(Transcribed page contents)
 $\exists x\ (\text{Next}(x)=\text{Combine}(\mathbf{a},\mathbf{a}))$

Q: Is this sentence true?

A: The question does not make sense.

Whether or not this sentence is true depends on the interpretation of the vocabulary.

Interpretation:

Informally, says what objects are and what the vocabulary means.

- What is expected: Without leaving anything out, repeat the data exactly.

- Solution to this exercise:
 $\exists x\ (\text{Next}(x)=\text{Combine}(\mathbf{a},\mathbf{a}))$

Q: Is this sentence true?

A: The question does not make sense.

Whether or not this sentence is true depends on the interpretation of the vocabulary.

Interpretation:

Informally, says what objects are and what the vocabulary means.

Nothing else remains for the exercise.